Не удивительно, что Гельфанд с восторгом встречает приказ Сталина № 227 от 28 июля 1942 года («Ни шагу назад!»). Он записывает в начале августа 1942-го:
Мне вспоминаются мысли мои во время странствования утомительного и позорного армий наших. О, если б знал т. Сталин обо всем этом! Он бы принял меры — думал я. Мне казалось, что он не осведомлен обо всем, что творится, или же неправильно информирован командованием отходящих армий. Какова же моя радость теперь, когда я услышал приказ вождя нашего. Сталин все знает. Он как бы присутствовал рядом с бойцами, мысли мои сходны с его гениальными мыслями. Как отрадно сознавать это (02.08.1942).
Сталин — его кумир. «Безумно люблю, когда товарищ Сталин выступает. Все события в ходе войны становятся настолько ясными и обоснованными логически», — записывает он в начале ноября 1943 года. Три года спустя Гельфанд остается столь же восторженным поклонником вождя:
Еще раз перечитываю речь т. Сталина накануне выборов кандидатов в депутаты Верховного Совета и поражаюсь, в который раз, ясности ума и простоте изложения сталинской мысли. Еще не было ни одного высказывания т. Сталина, в котором не вырисовывалась бы мудрость, правда и убедительность преподносимых слушателям фактов и цифр. Вот и на сей раз. Кто смеет оспорить или выразить сомнение в правдивости гениального рассказа вождя нашей партии и нашего народа о причинах и условиях нашей победы, о корнях возникновения империалистических войн, о существенном отличии только что минувшей войны от всех других, предшествовавших ей прежде, ввиду участия в ней Советского Союза (14.02.1946).

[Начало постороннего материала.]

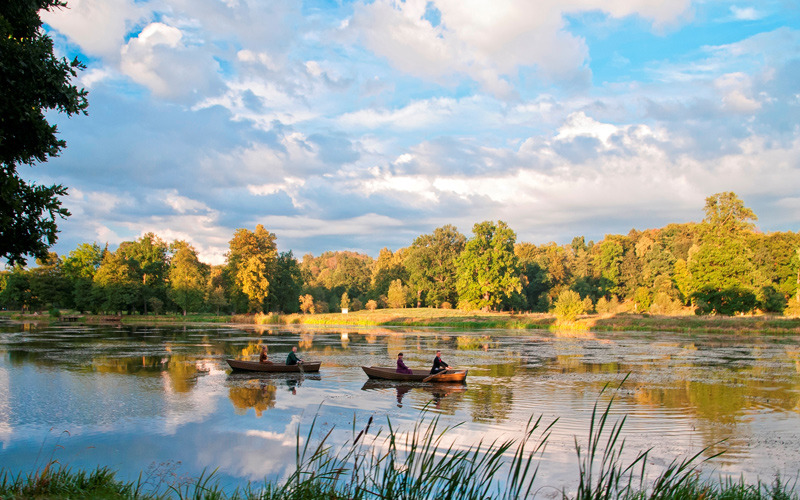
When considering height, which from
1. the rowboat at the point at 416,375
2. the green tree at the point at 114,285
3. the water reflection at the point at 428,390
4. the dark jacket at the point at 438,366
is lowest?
the water reflection at the point at 428,390

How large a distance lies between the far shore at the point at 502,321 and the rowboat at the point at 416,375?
43.0 meters

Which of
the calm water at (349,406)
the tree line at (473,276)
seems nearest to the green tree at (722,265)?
the tree line at (473,276)

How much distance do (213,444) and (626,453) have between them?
9.84 m

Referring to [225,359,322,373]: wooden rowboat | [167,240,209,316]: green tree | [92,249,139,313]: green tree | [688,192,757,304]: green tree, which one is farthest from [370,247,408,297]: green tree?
[225,359,322,373]: wooden rowboat

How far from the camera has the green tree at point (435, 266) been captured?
97.8m

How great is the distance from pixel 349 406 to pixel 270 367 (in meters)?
8.18

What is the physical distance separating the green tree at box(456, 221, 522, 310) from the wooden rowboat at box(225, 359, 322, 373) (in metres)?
61.2

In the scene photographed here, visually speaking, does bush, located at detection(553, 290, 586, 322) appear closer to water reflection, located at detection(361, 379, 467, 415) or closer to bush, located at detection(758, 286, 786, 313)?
bush, located at detection(758, 286, 786, 313)

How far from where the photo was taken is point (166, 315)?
86.2m

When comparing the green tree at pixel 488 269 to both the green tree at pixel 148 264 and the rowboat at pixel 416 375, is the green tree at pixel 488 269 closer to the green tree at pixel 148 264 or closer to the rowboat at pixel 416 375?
the green tree at pixel 148 264

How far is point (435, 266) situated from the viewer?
100562mm

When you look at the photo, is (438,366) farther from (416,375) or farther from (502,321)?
(502,321)

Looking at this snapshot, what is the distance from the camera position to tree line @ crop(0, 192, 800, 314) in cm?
6750

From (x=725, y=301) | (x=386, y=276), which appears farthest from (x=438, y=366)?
(x=386, y=276)
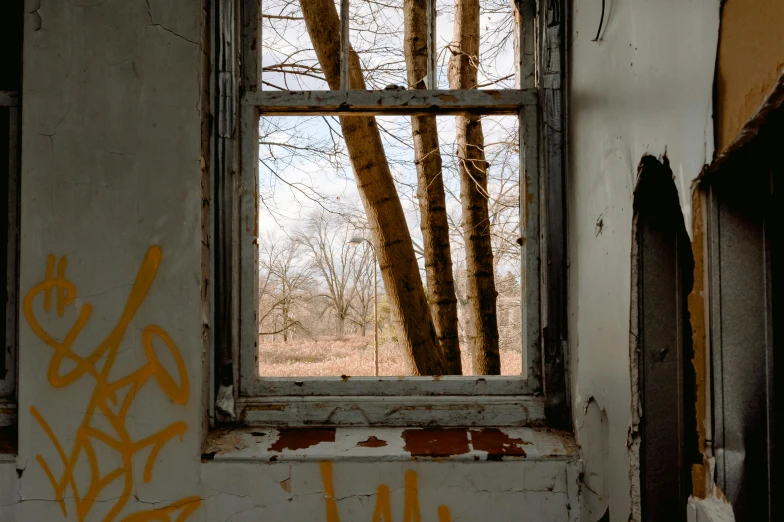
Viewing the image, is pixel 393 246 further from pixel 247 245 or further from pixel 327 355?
pixel 327 355

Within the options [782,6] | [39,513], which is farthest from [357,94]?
[39,513]

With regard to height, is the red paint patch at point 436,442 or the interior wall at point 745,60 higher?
the interior wall at point 745,60

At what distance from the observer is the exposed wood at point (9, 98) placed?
1855 millimetres

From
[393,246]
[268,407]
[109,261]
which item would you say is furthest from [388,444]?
[393,246]

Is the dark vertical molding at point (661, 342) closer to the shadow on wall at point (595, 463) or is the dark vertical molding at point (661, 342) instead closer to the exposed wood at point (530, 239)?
the shadow on wall at point (595, 463)

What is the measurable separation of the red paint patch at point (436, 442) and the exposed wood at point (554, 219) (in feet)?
0.98

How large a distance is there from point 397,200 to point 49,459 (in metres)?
2.57

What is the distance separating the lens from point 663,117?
1.10 m

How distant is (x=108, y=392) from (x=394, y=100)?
3.99ft

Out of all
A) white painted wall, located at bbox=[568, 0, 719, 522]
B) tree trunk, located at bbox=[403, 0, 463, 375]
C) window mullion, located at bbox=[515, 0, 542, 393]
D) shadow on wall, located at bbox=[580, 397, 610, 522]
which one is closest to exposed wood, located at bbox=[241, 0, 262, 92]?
window mullion, located at bbox=[515, 0, 542, 393]

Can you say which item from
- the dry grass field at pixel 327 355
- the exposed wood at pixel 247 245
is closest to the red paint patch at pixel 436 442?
the exposed wood at pixel 247 245

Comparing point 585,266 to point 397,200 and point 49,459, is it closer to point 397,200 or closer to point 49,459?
point 49,459

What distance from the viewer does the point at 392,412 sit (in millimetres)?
1844

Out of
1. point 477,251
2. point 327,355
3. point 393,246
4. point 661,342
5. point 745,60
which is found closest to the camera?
Answer: point 745,60
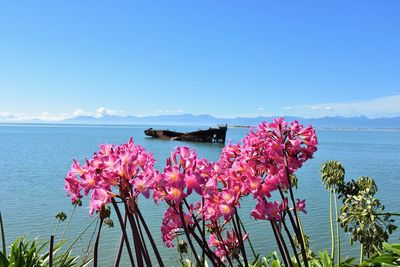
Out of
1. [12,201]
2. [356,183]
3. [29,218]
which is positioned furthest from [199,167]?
[12,201]

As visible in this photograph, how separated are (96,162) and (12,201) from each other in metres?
20.6

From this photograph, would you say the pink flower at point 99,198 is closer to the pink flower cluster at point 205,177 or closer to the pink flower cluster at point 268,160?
the pink flower cluster at point 205,177

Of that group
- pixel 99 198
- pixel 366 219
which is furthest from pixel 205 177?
pixel 366 219

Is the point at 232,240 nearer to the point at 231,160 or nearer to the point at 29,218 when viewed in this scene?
the point at 231,160

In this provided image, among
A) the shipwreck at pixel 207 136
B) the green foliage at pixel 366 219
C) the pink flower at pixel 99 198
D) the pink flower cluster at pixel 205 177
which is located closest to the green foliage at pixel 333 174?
the green foliage at pixel 366 219

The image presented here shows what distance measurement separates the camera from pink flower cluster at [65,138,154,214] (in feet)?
5.26

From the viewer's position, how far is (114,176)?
5.41 feet

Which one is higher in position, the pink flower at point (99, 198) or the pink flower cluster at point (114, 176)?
the pink flower cluster at point (114, 176)

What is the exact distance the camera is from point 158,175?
1.65 m

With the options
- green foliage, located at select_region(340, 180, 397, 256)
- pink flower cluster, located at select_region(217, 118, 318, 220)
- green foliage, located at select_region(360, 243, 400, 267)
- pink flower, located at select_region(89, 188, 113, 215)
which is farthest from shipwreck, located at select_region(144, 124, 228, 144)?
pink flower, located at select_region(89, 188, 113, 215)

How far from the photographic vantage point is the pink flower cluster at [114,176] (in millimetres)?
1603

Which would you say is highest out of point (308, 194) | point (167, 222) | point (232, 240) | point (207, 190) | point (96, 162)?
point (96, 162)

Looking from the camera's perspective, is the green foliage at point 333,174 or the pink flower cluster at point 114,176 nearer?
the pink flower cluster at point 114,176

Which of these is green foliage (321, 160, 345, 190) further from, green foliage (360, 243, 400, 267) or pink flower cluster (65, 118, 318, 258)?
pink flower cluster (65, 118, 318, 258)
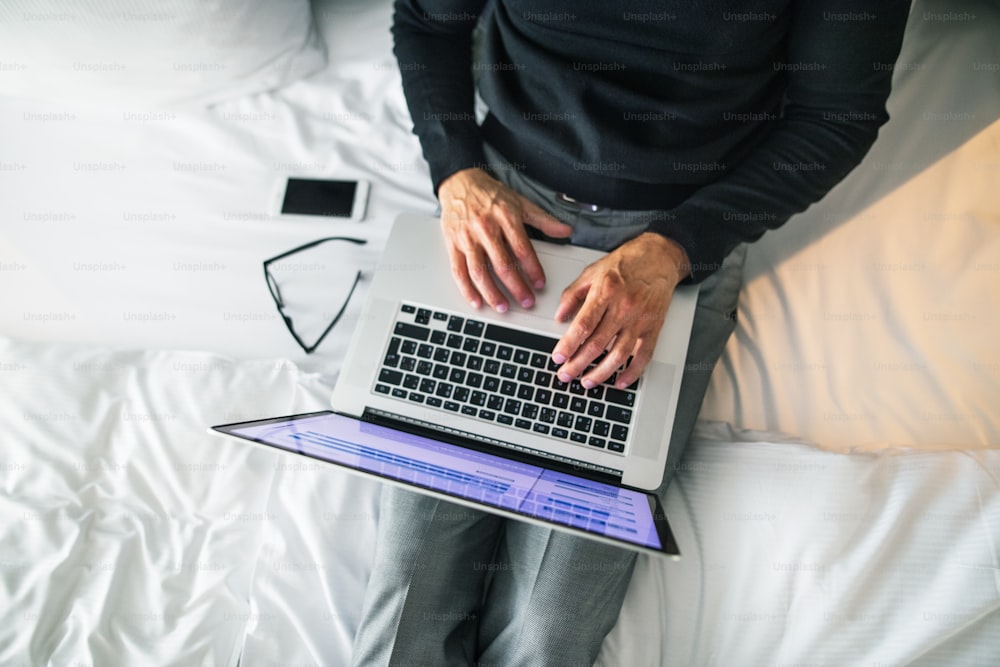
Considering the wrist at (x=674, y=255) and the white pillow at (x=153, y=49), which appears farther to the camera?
the white pillow at (x=153, y=49)

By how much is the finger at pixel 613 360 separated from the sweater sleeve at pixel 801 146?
0.47ft

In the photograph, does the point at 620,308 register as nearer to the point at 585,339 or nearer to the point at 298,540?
the point at 585,339

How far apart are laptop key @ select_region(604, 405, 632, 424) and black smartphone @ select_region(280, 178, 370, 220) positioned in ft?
2.10

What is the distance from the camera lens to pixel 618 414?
0.73 m

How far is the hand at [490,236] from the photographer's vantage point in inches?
31.4

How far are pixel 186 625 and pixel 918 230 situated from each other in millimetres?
1267

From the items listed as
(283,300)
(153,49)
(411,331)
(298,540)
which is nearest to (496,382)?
(411,331)

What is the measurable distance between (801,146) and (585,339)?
411 mm

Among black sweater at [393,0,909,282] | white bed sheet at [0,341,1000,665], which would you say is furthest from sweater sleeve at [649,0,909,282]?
white bed sheet at [0,341,1000,665]

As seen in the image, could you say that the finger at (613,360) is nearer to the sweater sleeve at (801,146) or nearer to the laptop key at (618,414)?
the laptop key at (618,414)

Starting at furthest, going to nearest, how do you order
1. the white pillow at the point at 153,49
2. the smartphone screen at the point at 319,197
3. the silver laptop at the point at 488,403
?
the smartphone screen at the point at 319,197
the white pillow at the point at 153,49
the silver laptop at the point at 488,403

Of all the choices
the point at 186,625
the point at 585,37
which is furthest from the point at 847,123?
the point at 186,625

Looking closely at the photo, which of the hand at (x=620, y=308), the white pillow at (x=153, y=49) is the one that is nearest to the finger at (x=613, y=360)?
the hand at (x=620, y=308)

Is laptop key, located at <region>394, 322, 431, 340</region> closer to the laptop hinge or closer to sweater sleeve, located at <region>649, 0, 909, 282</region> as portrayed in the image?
the laptop hinge
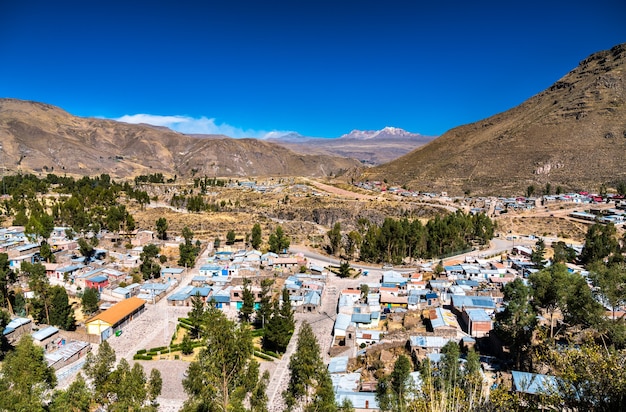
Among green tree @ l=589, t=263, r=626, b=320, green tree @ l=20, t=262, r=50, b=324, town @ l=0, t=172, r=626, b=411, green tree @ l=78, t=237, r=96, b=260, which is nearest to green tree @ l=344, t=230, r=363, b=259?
town @ l=0, t=172, r=626, b=411

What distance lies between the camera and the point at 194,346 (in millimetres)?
25719

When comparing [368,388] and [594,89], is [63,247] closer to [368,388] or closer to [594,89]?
[368,388]

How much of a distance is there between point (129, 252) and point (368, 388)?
36.6 m

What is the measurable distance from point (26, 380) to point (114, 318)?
11254 millimetres

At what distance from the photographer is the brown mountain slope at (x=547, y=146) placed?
91375 millimetres

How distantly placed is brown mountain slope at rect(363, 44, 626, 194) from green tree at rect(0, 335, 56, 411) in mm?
92256

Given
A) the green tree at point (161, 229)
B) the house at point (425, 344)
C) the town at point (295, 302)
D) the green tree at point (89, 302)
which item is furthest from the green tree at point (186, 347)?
the green tree at point (161, 229)

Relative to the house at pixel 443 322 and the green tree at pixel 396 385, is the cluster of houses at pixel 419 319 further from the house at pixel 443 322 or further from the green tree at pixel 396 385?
the green tree at pixel 396 385

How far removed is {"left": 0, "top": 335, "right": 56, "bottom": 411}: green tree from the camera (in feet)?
47.0

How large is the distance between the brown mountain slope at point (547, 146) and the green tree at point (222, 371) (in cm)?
8889

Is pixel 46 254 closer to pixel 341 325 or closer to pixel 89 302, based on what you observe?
pixel 89 302

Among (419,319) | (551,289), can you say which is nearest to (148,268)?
(419,319)

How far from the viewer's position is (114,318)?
1088 inches

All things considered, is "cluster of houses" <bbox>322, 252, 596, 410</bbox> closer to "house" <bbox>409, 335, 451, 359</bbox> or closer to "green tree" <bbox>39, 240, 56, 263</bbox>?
"house" <bbox>409, 335, 451, 359</bbox>
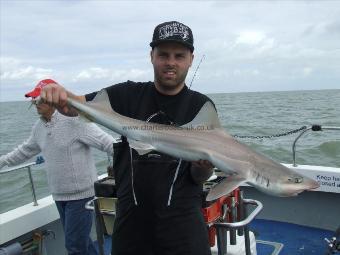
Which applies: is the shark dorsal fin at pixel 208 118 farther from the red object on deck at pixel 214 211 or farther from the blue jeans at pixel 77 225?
the blue jeans at pixel 77 225

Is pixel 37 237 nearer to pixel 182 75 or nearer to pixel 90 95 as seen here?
pixel 90 95

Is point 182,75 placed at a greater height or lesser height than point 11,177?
greater

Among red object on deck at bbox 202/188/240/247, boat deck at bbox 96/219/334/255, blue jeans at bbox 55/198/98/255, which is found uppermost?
red object on deck at bbox 202/188/240/247

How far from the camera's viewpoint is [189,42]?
283 cm

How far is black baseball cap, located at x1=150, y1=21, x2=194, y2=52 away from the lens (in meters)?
2.79

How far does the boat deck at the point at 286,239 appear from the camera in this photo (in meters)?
5.60

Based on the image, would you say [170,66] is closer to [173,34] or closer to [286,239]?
[173,34]

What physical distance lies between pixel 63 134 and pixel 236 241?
193cm

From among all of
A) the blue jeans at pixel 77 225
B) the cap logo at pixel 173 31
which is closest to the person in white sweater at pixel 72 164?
the blue jeans at pixel 77 225

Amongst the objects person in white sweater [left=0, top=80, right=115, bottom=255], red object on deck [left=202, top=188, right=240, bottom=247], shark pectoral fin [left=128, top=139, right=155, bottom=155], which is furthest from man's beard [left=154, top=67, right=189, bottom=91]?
person in white sweater [left=0, top=80, right=115, bottom=255]

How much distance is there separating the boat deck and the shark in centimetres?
333

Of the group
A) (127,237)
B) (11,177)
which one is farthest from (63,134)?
(11,177)

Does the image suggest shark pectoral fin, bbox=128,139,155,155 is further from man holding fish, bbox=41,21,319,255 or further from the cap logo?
the cap logo

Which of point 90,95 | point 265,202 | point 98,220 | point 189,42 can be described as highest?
point 189,42
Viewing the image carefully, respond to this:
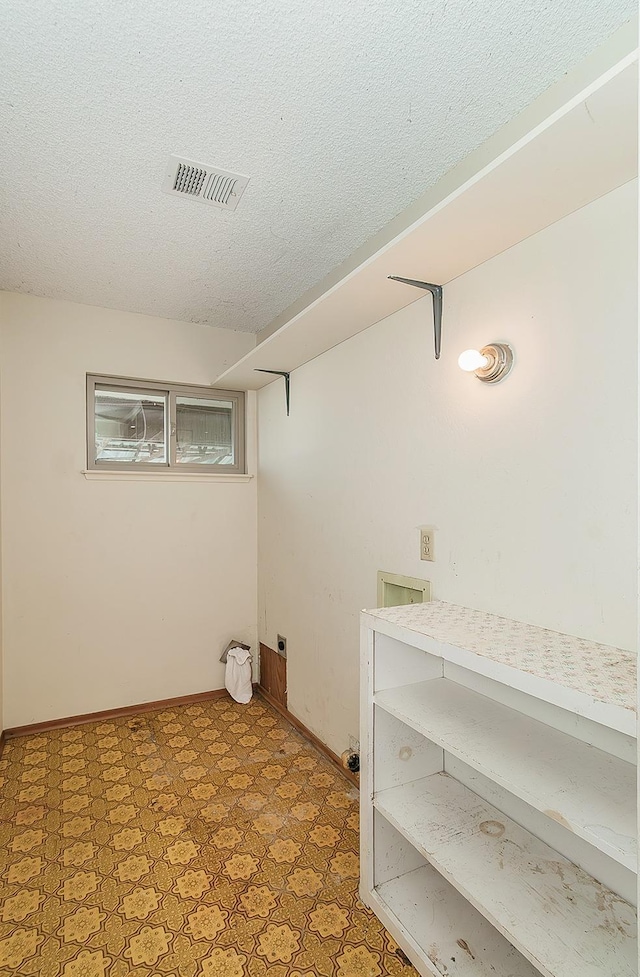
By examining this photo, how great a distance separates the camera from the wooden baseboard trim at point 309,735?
2.35 meters

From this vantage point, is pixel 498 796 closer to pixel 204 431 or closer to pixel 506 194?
pixel 506 194

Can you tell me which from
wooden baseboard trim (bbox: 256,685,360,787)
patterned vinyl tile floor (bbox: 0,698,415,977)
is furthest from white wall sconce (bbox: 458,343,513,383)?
wooden baseboard trim (bbox: 256,685,360,787)

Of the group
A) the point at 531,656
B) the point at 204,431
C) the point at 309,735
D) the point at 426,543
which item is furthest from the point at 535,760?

В этой речи Сталин, среди прочего, говорил о том, что коллективизация «помогла развитию сельского хозяйства, позволила покончить с „вековой отсталостью“».
«Ваше дело — судить, насколько правильно работала и работает партия (аплодисменты), и могла ли она работать лучше (смех, аплодисменты)», — конспектирует Гельфанд, — обращается под конец к избирателям т. Сталин. И все награждают его такими горячими аплодисментами и любовью, что просто трогательно становится со стороны. Да, он заслужил ее, мой Сталин, бессмертный и простой, скромный и великий, мой вождь, мой учитель, моя слава, гений, солнце мое большое (14.02.1946).
Ни собственный опыт общения с крестьянами, ни личное знакомство с результатами коллективизации не заронили и тени сомнения в верности слов вождя. Впрочем, Гельфанд по малолетству не мог сопоставить советскую деревню до и после коллективизации. Однако и невольное знакомство с уровнем развития сельского хозяйства Германии и в целом с уровнем жизни побежденных не навели его на какие-либо размышления.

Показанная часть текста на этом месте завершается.